De voorzitter van de Tweede Kamer der Staten-Generaal
Postbus 20018
2500 EA DEN HAAG

Ons kenmerk: DGB 2008-01576 U

Geachte voorzitter,

Bijgaand doe ik u mede namens de minister van Sociale Zaken en Werkgelegenheid en de minister van Volksgezondheid, Welzijn en Sport toekomen een nota ter beantwoording van vragen van het lid van uw Kamer Omtzigt over teruggaaf van teveel betaalde inkomensafhankelijke bijdrage zorgverzekeringswet.

Hoogachtend,

de staatssecretaris van Financiën,

mr. drs. J.C. de Jager

Vragen van het lid Omtzigt (CDA) aan de staatssecretaris van Financi ën en de ministers van Sociale Zaken en Werkgelegenheid en van Volksgezondheid, Welzijn en Sport over teruggaaf van teveel betaalde inkomensafhankelijke bijdrage zorgverzekeringswet (Ingezonden 17 maart 2008)

1.

Is het u bekend dat in mededeling 7 loonheffingen van de Belastingdienst (november 2007) werd beschreven hoe onder andere de teruggaaf van teveel betaalde inkomensafhankelijke bijdrage ZVW premie over 2006 zou plaatsvinden? Welke standaarden golden er uit algemene regels of uit die mededeling voor

  • minimumbedrag dat terugbetaald diende te worden;
  • uiterste termijn van terugbetaling;
  • werknemers die al in 2006 uit dienst getreden zijn;
  • verrekening met de loonbelasting/inkomstenbelasting van de werknemer?
    Kunt u deze standaarden op een rij zetten?

2.
Herinnert u zich dat u op 18 januari 2008 aan de Kamer meedeelde dat voor bedrijven die de termijn niet gehaald hadden andere standaarden gelden? Kunt u die op de punten uit vraag 1, vergelijken met de standaarden van bedrijven die wel op tijd hadden terugbetaald (Kamerstuk 31 066, nr. 25)?

Antwoord op vraag 1 en 2
In de periode maart - december 2007 is in de mededelingen loonheffingen diverse malen aandacht besteed aan de teruggaaf van teveel ingehouden inkomensafhankelijke bijdrage Zorgverzekeringswet (ZVW). Daarbij is uitwerking gegeven aan de wettelijke regeling volgens de ZVW. Deze regeling voorziet niet in een minimumbedrag waaronder geen teruggaaf plaatsvindt. De inhoudingsplichtige moet het voor een bepaalde werknemer terugontvangen bedrag als negatief loon boeken in het loontijdvak waarin de teruggaaf wordt ontvangen.

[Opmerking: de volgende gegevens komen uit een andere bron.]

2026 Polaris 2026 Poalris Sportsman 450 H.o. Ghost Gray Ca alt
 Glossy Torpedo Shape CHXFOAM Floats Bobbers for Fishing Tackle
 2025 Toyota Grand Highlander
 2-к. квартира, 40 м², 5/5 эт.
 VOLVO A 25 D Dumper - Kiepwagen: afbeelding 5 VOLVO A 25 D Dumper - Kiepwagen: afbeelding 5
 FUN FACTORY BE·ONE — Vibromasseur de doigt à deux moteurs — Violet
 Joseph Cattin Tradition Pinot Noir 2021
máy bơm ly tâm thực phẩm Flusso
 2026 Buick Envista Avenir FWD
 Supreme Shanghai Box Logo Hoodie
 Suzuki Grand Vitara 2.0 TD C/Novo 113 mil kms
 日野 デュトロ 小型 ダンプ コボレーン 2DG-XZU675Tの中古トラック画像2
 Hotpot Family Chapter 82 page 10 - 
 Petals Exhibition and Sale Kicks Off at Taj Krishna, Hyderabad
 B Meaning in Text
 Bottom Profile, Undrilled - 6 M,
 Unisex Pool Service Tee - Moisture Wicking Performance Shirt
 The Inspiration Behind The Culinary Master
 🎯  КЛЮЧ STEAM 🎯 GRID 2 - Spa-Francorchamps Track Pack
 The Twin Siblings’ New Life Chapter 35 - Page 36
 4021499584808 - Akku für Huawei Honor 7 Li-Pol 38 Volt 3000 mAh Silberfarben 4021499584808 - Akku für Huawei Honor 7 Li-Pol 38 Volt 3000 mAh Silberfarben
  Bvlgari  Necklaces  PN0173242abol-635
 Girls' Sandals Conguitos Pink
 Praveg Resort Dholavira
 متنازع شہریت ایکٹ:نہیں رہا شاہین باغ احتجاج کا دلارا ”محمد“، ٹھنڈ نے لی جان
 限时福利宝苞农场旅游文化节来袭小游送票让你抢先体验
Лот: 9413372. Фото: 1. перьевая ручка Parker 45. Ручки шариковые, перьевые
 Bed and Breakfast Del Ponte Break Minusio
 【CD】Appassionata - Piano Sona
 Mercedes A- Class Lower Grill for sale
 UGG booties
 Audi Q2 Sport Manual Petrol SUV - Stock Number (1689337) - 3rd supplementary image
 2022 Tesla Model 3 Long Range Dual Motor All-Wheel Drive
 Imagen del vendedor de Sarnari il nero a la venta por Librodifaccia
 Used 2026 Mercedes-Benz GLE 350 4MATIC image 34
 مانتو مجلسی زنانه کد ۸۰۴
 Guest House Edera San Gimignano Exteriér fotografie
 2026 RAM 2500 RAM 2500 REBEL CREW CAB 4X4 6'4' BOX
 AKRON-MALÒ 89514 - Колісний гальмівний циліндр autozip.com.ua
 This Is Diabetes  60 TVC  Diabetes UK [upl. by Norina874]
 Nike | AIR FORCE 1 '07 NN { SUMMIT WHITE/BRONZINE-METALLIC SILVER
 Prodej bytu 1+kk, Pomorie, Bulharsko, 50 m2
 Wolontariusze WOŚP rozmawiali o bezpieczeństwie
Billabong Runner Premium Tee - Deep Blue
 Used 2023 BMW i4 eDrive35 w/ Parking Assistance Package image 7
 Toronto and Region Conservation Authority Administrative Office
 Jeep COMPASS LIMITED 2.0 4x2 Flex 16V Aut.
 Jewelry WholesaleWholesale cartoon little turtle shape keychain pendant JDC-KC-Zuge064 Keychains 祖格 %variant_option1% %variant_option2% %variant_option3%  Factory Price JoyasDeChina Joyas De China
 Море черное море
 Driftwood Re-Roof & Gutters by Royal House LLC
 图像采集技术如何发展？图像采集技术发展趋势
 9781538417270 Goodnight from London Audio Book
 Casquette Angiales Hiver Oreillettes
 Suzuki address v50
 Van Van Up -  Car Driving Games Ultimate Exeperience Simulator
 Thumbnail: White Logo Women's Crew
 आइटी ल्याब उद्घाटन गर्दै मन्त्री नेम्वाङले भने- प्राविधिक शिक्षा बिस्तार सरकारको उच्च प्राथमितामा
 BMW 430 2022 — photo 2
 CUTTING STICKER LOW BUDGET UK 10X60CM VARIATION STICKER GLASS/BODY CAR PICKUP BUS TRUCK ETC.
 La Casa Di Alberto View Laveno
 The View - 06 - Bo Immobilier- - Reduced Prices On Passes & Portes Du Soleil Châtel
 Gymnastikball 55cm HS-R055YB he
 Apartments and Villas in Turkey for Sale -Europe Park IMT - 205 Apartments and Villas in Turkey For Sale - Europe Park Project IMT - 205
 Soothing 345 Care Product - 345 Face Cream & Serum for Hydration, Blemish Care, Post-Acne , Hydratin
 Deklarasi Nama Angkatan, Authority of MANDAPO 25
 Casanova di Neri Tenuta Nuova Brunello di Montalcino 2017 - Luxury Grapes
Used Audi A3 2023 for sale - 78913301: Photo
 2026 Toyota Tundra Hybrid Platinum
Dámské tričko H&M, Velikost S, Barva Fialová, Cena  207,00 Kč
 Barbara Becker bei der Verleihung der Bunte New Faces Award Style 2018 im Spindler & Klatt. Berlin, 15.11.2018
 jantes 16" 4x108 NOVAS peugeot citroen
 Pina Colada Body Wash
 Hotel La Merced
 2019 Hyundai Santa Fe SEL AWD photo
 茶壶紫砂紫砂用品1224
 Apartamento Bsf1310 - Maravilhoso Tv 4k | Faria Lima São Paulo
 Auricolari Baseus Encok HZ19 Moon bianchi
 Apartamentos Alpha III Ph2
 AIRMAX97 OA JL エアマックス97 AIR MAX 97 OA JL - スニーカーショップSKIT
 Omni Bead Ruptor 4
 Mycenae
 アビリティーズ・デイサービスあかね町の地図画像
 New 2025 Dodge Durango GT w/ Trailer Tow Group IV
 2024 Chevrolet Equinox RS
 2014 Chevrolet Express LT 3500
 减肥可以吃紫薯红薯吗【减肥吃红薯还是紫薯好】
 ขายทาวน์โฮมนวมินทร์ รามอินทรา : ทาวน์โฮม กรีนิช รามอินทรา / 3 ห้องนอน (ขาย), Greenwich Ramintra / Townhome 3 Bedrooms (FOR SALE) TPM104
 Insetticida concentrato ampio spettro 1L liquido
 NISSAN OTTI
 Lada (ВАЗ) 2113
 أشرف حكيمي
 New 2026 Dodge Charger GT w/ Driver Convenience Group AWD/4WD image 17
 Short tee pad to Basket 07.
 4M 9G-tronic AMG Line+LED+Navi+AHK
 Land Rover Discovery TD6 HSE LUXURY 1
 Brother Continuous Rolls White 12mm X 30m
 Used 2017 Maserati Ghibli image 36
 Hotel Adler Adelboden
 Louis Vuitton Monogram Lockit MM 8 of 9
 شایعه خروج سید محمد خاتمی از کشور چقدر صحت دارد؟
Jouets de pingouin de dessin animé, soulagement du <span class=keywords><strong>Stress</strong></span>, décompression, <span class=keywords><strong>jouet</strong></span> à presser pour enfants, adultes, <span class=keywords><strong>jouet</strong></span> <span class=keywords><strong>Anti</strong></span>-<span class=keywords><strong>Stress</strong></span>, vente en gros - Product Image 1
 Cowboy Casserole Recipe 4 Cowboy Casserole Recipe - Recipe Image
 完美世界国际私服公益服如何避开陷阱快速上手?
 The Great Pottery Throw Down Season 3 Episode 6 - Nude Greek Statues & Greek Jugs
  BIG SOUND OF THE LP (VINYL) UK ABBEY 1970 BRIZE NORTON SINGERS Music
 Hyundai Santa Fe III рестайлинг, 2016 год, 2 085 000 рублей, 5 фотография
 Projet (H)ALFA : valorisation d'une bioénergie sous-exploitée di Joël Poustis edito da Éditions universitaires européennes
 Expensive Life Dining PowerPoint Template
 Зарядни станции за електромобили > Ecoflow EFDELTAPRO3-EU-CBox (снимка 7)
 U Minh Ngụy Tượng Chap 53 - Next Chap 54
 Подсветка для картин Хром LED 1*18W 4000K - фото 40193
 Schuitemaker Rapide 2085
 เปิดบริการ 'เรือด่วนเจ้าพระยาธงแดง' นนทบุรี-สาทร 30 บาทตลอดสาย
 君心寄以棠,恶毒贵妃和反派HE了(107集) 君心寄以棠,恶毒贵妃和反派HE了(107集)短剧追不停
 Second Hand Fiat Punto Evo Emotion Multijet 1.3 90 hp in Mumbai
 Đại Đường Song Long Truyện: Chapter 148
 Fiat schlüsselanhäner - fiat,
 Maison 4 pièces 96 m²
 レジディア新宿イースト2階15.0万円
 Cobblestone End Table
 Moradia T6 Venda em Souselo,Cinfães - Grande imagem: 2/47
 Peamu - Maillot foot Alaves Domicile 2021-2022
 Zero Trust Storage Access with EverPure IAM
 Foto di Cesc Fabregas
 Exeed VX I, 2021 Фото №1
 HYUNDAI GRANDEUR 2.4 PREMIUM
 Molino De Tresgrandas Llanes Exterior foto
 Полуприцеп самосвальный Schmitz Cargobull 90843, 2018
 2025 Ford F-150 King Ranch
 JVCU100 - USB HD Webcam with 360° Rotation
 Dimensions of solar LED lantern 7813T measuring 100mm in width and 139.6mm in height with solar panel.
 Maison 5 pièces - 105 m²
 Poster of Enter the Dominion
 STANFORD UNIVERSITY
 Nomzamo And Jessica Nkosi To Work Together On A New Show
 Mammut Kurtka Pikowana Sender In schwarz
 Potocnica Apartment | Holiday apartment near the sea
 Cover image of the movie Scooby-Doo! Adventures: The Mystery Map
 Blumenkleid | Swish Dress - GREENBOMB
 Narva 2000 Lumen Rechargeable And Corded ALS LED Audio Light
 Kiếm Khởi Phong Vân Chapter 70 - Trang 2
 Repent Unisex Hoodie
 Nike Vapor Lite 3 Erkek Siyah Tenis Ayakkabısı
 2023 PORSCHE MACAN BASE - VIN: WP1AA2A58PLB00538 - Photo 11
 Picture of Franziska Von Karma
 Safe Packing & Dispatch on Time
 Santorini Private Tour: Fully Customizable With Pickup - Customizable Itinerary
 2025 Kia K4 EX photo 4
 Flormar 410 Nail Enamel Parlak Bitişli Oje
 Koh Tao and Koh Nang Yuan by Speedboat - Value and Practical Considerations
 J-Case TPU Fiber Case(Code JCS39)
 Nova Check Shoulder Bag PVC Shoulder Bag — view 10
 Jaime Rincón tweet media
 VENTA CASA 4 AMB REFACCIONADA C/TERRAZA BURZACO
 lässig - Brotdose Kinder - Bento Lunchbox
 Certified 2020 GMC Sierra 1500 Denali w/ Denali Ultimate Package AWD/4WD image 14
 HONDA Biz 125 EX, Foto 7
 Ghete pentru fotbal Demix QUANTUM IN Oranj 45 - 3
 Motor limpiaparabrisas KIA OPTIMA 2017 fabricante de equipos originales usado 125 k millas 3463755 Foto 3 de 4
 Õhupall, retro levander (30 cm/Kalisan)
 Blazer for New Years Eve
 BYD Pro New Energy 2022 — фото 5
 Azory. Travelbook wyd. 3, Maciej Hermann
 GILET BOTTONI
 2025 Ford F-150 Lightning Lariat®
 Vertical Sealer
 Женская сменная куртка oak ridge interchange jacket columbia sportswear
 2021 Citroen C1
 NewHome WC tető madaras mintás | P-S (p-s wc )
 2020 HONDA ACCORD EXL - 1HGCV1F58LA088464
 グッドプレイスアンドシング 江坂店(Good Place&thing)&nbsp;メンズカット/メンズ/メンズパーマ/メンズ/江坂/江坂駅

Voor werknemers die niet meer in dienst zijn op het tijdstip van de uitbetaling aan de inhoudingsplichtige worden twee situaties onderscheiden. In de eerste situatie heeft de werknemer in het jaar van uitbetaling nog wel loon van zijn inhoudingsplichtige ontvangen. In dat geval moet de inhoudingsplichtige voor de werknemer nog een loonaangifte doen, waarop het terugontvangen bedrag als negatief loon wordt vermeld. Op de door de inhoudingsplichtige uitgereikte jaaropgaaf wordt het negatieve loon gesaldeerd met het ook ontvangen positieve loon. Als in het lopende jaar geen loonuitbetalingen aan de desbetreffende werknemer meer zijn gedaan, kan de inhoudingsplichtige volstaan met het uitreiken van een jaaropgaaf aan de werknemer waarop het negatieve loon is vermeld. In beide gevallen ontvangt de werknemer de verrekening voor eerder teveel ingehouden inkomensafhankelijke bijdrage ZVW terug via zijn aangifte inkomstenbelasting.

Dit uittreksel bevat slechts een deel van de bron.